Perguntado se há juristas que defendam algumas mudanças no Judiciário como, por exemplo, na maneira de indicação para as supremas cortes, ela inicia afirmando que não é “bom que o Executivo tenha esse monopólio da indicação”, e que é também uma defensora do mandato. No primeiro caso, ela defende a adoção de um regime misto: “parte do Supremo sendo indicada pelo Executivo, parte vindo do próprio Judiciário, outra parte indicada pelo Legislativo. Seria um modelo híbrido”. No segundo caso, considera importante o mandato aos moldes das Cortes constitucionais sul-africana, alemã e colombiana. Outa questão importante é “a amplitude das competências do Supremo. Eu sou a máxima defensora de que a jurisdição do Supremo seja concentrada em matéria constitucional e não para julgar, por exemplo, habeas corpus, se transformando em juiz penal” (Caros Amigos ano XVII, nº 69, p. 19).

Abro um parentese para essa assertiva de Piovesan no que tange à jurisdição do Supremo, pois entendo que o STF vem contribuído e muito para macular a imagem do judiciário brasileiro, não só no julgamento de habeas corpus de diversos infratores notadamente envolvidos em organizações criminosas como foram os casos de Eike Batista e Marcos Valério, mas também em decisões que contrariam a legislação penal e as decisões originadas dos tribunais como foi o caso da aplicação do princípio da insignificância nos casos de furto de celular. Por essas e outras , as ações do STF, por meio das condutas dos seus ministros, vêm criando uma série de embaraços para o Sistema de Justiça Criminal nacional, inclusive colocando em xeque todo o seu aparato repressivo, bem como engendrando um sentimento de antipatia por parte dos cidadãos ante às decisões que não raramente contraria a opinião pública.     
  
Perguntado sobre a judicialização da política, onde se retira muitos casos que poderiam ser resolvidos no âmbito legislativo indo para o Supremo,  Piovesan responde afirmando que vivenciamos hoje no país “uma excessiva demanda do Supremo”. Isso se dá porque “houve certo grau de desilusão, de desencantamento com o Poder Legislativo e com o Poder Executivo.
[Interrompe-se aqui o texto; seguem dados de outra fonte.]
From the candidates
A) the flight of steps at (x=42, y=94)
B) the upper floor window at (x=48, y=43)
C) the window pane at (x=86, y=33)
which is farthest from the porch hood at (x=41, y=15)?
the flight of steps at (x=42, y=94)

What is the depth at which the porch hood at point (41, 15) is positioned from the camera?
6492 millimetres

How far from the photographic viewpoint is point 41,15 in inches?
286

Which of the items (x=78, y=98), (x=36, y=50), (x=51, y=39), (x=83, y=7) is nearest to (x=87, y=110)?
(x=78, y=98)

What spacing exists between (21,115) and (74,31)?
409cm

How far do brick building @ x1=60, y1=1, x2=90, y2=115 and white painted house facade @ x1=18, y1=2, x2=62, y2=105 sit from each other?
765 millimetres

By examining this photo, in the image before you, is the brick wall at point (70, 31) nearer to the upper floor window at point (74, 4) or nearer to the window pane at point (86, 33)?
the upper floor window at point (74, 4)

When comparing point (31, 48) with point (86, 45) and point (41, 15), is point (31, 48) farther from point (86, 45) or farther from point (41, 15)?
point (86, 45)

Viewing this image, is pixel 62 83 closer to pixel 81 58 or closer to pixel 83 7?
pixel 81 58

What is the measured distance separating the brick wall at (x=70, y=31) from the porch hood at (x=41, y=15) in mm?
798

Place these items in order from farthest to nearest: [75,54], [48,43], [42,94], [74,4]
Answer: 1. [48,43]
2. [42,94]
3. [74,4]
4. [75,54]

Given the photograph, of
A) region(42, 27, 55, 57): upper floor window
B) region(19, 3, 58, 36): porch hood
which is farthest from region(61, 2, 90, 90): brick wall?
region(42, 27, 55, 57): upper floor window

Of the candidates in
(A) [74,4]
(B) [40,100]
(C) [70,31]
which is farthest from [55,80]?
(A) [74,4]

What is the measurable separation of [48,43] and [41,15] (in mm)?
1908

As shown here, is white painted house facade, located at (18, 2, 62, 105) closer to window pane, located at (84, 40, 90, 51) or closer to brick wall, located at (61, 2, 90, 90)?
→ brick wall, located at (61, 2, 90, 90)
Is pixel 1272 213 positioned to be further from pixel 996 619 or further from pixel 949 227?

A questão dos homoafetivos [...] era uma questão estagnada no Legislativo, que foi deslocada para o Judiciário. O tema, por exemplo, da antecipação terapêutica do parto, em casos de anencefalia fetal, era outro refém da bancada religiosa e que chegou ao Poder Judiciário” (Caros Amigos ano XVII, nº 69, p. 20).


Dessas perguntas e resposta, podemos observar, através das palavras de Piovesan, que a reforma do Judiciário é uma questão fundamental para a consolidação da democracia no país, pois com desigualdade de acesso à justiça não se pode falar de democracia. Eliminar os obstáculos econômicos, sociais e culturais, como alerta o sociólogo português Boaventura de Souza Santos, é de fundamental importância para os propósitos democráticos. Nesse sentido, Piovesan está na mesma linha daquilo que Sousa Santos chama de revolução democrática da justiça, que prega um novo senso comum jurídico que segue três premissas: primeira, “uma crítica ao monopólio estatal e científico do direito”, com uma proposta de uma “concepção forte de pluralismo jurídico e uma concepção política do direito”; segunda, o “questionamento do caráter despolitizado do direito e a sua necessária repolitização”; por fim, ampliação da “compreensão do direito como princípio e instrumento universal da transformação social politicamente legitimada, dando atenção” para o que ele designou de “legalidade cosmopolita ou subalterna”, ou seja, “deslocar o olhar para a prática de grupos e classes socialmente oprimidas que, lutando contra a opressão, a exclusão, a discriminação, a destruição do meio ambiente, recorrem a diferentes formas de direito como instrumento de oposição”.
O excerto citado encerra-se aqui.